* _DOCUMENT EXCERPT_:
I had high hopes of The Dud Avocado, by Elaine Dundy, which I bought because it is a Virago Modern Classic, and because the blurb on the back made it sound so enticing:
Sally Jay Gorce, is a woman with a mission. It’s the 1950s, she’s young, she’s in Paris, she’s dyed her hair pink, she’s wearing an evening dress at eleven o’clock in the morning, and she’s seldom had more fun. Having made a vow to go native in a way the natives never had the stamina for, she’s busy getting drunk, having affairs, losing money, losing jewellery, and losing God knows what.
And the opening was promising…
It was a hot, peaceful optimistic sort of day in September. It was about eleven in the morning I remember and I was drifting down the Boulevard St. Michel thoughts rising in my head like little puffs of smoke when suddenly a voice bellowed into my ear …
But thereafter I was disappointed: the book failed to please me, and I’m not quite sure why. It’s well written, the characters are well drawn, and I didn’t hate it. To be honest I don’t think I could even say I disliked it – it didn’t evoke any strong emotions in me. It’s just not my sort of book I guess, and I wouldn’t read it again.
It is, as I’m sure most people know, a classic rites of passage book written by Elaine Dundy, an American actress who married British theatre critic Ken Tynan. It is supposed to be based on Dundy’s own experiences living in Paris (before she met Tynan), but she said: “When I got stuck, I would say to myself, 'What would I not do?' and then I would have Sally Jay do it, and I would be off again."
Sally Jay (generally known as Gorce) is a serial runaway, who is in Paris thanks to her Uncle Roger. When she was 13 he promised her two years of freedom once she has graduated from college – providing she doesn’t run away again. He’ll pay her a monthly allowance, and she can go anywhere she likes, and do anything she likes.

* _WRITTEN PROBLEM 1_: Render this sentence from the book review into Spanish: "It’s well written, the characters are well drawn, and I didn’t hate it."
The book review and the listing that follows it come from unrelated sources.

* _RECORDS FOR THE EXERCISE_:
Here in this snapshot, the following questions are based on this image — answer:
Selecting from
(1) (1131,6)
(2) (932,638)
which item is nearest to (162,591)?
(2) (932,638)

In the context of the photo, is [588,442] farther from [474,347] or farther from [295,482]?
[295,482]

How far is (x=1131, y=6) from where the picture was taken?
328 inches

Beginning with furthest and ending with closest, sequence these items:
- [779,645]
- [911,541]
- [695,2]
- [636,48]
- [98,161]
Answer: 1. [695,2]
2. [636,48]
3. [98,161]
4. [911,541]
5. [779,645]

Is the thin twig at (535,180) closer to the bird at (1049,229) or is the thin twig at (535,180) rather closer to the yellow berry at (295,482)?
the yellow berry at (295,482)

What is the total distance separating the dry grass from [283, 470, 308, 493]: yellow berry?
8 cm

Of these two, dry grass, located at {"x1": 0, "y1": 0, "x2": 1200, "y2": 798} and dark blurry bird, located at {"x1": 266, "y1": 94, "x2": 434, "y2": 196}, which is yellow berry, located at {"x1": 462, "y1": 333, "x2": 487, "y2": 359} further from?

...

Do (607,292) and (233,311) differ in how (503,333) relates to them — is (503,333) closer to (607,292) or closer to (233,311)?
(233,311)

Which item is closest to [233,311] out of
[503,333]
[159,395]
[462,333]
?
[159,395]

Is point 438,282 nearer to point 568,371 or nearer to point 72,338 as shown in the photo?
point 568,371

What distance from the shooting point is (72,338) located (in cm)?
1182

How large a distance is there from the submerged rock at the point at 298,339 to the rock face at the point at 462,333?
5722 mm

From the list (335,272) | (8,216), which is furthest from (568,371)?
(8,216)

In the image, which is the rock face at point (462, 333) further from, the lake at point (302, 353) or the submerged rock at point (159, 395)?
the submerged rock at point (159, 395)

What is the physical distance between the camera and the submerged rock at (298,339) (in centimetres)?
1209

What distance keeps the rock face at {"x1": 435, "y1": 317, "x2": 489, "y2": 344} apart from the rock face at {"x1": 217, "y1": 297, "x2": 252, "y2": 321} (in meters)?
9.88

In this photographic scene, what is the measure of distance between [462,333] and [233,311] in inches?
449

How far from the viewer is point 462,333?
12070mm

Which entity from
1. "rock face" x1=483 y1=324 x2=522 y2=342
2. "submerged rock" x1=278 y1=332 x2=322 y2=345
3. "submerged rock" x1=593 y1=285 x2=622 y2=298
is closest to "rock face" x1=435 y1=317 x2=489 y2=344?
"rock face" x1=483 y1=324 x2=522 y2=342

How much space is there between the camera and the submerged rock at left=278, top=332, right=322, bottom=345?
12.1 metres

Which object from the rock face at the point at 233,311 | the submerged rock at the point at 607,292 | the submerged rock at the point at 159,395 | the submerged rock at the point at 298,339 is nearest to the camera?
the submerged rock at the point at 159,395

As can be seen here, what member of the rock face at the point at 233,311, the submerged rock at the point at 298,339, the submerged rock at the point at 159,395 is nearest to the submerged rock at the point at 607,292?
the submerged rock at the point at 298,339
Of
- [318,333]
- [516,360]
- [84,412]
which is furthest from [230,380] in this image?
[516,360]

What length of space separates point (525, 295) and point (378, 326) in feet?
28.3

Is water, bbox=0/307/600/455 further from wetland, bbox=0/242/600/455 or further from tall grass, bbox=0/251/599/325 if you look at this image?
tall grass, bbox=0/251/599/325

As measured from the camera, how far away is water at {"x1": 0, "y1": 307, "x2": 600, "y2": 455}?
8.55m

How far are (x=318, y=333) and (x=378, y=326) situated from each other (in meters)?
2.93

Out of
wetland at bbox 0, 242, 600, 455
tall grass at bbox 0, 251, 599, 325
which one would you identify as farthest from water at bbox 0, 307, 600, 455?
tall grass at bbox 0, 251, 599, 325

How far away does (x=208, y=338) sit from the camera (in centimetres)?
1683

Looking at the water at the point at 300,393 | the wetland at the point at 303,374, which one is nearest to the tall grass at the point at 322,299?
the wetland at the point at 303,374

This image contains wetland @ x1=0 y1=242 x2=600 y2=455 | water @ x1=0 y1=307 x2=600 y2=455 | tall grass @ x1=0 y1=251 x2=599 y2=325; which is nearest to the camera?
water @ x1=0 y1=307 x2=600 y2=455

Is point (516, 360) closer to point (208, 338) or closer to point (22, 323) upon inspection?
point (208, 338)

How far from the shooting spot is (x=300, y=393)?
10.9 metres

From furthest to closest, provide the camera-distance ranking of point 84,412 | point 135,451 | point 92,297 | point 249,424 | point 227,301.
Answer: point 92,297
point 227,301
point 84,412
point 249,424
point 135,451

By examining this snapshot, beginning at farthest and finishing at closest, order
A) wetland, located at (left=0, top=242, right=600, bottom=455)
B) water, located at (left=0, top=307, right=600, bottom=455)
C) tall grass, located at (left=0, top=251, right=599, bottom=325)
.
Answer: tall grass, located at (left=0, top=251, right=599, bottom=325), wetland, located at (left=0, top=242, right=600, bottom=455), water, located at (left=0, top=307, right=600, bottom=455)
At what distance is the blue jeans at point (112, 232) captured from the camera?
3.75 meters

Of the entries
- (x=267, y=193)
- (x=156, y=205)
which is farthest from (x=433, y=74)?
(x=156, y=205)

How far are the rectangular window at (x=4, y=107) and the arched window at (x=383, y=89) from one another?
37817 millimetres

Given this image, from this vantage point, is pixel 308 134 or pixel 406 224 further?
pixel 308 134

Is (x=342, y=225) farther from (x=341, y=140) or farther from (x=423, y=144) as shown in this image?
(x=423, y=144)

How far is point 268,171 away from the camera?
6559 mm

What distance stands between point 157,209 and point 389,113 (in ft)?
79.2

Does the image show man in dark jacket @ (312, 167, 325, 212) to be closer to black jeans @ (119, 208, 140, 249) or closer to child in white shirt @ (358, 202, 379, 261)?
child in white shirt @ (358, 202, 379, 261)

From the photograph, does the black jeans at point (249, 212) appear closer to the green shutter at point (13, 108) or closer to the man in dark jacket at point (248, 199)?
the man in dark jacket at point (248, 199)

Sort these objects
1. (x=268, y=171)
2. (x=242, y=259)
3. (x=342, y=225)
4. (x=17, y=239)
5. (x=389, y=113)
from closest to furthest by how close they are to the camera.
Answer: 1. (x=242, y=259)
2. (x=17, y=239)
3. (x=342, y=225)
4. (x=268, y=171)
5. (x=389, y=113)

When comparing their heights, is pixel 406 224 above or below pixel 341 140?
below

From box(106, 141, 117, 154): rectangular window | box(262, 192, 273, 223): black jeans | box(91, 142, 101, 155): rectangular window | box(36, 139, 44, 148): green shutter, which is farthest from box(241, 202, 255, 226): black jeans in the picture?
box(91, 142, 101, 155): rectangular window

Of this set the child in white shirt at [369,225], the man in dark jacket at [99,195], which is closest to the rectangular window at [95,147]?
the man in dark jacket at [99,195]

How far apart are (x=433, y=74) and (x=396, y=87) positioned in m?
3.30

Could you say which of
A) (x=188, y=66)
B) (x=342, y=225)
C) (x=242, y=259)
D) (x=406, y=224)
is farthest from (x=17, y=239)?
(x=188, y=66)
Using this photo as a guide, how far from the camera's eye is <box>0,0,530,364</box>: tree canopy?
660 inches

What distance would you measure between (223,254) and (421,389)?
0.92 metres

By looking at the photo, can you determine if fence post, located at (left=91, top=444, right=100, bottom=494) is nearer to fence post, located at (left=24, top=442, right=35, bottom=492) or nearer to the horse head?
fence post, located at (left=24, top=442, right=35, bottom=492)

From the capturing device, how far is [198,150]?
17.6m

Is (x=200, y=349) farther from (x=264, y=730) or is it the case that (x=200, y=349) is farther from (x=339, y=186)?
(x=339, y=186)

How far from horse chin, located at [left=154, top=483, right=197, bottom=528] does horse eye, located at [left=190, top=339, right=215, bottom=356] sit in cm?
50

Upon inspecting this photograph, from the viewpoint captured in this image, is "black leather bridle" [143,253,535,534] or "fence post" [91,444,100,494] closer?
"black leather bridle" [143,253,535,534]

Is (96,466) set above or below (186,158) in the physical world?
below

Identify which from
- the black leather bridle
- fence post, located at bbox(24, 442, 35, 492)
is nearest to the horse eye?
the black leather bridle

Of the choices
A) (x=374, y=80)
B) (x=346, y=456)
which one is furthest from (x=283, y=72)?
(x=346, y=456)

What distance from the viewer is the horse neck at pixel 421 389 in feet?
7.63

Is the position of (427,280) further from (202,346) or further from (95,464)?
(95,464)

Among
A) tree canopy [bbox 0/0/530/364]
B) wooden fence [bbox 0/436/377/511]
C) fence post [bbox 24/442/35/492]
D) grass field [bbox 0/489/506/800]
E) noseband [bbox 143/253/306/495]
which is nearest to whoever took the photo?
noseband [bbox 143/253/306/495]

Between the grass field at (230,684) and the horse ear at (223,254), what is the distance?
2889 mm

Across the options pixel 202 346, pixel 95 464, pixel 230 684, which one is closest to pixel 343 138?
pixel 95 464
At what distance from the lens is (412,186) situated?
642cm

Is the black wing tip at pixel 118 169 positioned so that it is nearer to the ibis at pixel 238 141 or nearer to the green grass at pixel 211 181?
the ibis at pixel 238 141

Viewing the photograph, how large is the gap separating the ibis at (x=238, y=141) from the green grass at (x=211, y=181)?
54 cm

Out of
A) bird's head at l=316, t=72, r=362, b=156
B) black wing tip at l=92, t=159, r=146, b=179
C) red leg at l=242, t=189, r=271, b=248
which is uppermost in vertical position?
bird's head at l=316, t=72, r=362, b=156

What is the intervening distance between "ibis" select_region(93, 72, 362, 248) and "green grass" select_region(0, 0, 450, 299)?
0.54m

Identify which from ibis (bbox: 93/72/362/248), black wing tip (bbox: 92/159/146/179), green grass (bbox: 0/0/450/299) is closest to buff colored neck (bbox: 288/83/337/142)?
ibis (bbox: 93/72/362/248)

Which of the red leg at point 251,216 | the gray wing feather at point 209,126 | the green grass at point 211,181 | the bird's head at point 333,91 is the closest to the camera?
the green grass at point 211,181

* * *

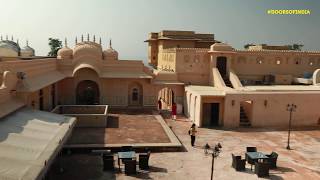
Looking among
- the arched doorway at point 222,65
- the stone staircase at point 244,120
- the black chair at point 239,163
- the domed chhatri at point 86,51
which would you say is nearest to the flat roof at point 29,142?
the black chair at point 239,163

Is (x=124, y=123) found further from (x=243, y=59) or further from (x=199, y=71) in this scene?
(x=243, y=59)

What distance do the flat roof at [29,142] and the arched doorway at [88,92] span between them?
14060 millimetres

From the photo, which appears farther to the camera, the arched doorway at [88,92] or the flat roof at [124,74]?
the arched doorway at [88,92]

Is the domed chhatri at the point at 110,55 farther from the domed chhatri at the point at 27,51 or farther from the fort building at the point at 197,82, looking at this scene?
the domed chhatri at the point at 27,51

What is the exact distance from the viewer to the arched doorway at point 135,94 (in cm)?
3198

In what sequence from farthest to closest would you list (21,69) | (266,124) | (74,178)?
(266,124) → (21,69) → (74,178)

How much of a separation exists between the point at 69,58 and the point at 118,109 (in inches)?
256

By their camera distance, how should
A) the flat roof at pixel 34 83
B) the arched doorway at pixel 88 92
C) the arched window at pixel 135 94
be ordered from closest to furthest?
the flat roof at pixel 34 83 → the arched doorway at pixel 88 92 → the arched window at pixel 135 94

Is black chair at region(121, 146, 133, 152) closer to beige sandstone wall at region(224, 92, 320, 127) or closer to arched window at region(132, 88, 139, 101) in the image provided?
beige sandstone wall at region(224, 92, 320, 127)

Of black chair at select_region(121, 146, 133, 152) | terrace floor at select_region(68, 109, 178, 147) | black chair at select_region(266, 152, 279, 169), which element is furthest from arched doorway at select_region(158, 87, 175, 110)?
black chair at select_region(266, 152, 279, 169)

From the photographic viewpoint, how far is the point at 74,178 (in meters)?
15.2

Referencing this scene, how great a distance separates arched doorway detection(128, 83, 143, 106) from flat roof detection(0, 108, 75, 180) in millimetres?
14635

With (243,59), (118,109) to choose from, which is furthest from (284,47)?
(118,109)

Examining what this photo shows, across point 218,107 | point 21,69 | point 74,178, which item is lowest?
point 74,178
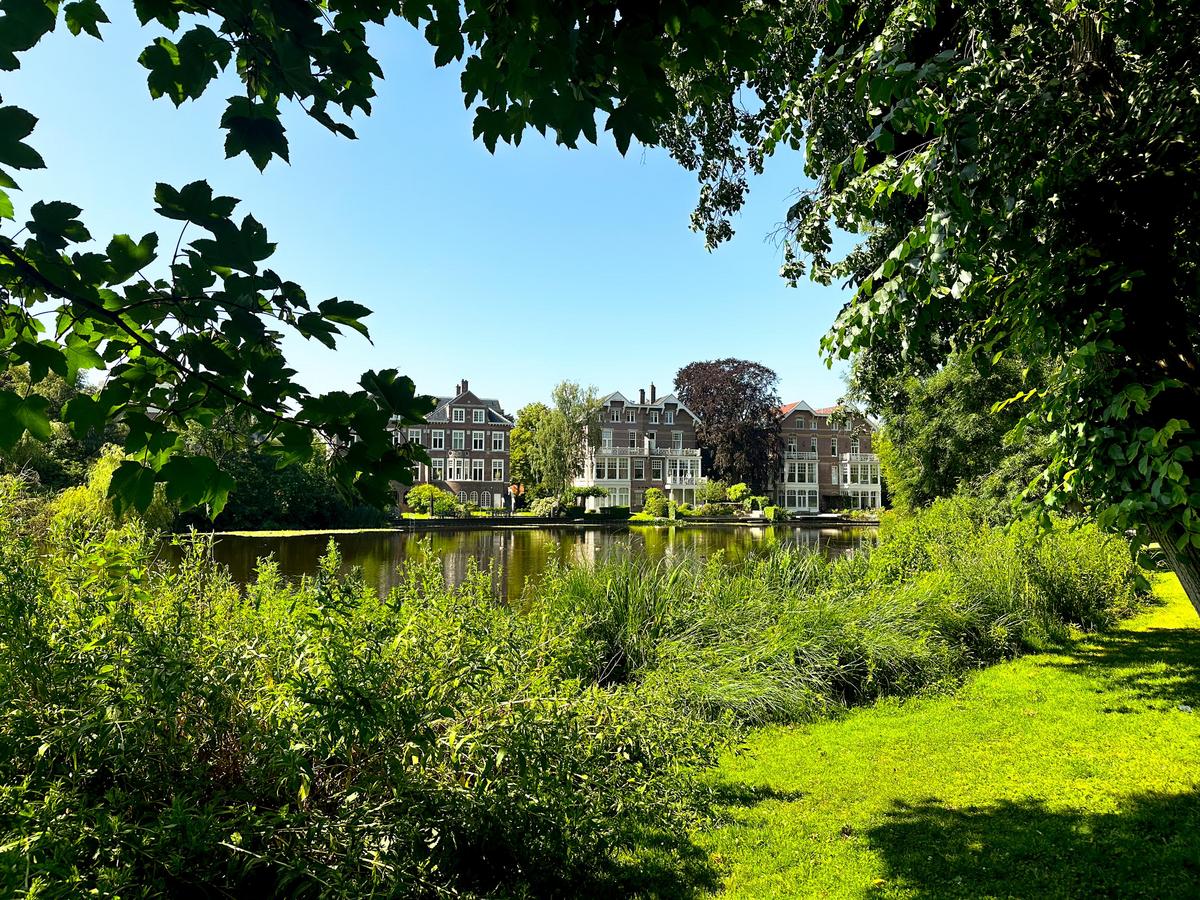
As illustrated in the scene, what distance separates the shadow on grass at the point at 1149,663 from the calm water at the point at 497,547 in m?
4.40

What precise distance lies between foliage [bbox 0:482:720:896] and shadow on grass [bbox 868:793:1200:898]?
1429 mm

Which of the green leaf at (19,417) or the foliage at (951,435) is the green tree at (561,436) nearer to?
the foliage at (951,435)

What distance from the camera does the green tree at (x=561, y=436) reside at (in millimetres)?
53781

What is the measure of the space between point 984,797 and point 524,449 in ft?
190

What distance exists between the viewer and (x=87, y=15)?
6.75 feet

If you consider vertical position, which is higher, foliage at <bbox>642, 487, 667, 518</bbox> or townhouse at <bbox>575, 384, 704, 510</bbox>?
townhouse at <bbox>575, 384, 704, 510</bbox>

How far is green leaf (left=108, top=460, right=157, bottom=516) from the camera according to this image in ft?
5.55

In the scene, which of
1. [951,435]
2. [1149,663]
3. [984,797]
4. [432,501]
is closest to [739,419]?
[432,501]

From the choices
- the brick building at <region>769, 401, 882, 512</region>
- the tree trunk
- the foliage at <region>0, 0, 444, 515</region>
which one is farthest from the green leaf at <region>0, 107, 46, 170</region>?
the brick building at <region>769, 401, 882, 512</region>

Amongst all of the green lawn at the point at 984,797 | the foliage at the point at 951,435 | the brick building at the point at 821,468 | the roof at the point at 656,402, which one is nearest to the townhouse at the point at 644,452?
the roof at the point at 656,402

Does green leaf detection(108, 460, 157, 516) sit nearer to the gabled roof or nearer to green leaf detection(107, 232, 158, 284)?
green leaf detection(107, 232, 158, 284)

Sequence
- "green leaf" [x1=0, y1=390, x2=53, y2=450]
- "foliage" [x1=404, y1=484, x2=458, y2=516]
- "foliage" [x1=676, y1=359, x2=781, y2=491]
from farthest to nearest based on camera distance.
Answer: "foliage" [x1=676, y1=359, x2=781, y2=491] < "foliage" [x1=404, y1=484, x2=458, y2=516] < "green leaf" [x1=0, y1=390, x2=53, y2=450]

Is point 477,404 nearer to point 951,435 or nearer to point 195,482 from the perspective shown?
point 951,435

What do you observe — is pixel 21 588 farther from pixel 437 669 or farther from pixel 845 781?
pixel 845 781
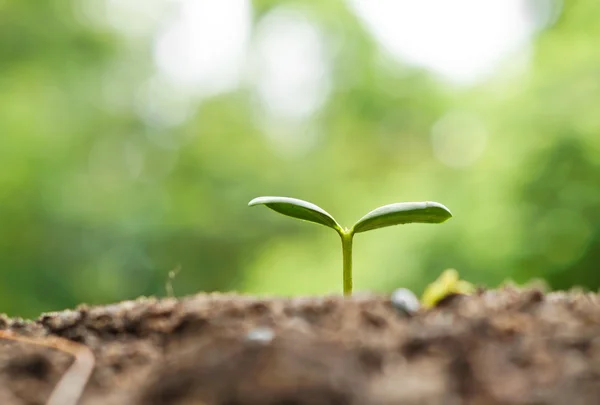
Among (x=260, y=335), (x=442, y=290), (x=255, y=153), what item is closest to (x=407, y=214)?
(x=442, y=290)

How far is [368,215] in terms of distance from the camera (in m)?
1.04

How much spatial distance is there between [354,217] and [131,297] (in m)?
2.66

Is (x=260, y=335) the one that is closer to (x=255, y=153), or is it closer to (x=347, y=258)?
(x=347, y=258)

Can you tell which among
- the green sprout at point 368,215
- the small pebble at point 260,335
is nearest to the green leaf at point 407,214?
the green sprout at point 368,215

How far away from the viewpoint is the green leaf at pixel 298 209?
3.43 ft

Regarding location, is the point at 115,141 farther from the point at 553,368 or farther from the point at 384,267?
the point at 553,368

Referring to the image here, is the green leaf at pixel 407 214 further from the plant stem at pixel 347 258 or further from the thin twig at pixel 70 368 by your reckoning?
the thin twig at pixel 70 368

* _WRITTEN PROBLEM 2_: Filter the listing, keeping only the lines that contain the string "above". Match it case-sensitively.

* _RIGHT ANSWER 1_: Está bien escrito, los personajes están bien construidos y no lo odié.

* _RIGHT ANSWER 2_:
When comparing their heights, is pixel 406 224 above or below pixel 341 140?
Is (96,466) set above or below (186,158) in the physical world?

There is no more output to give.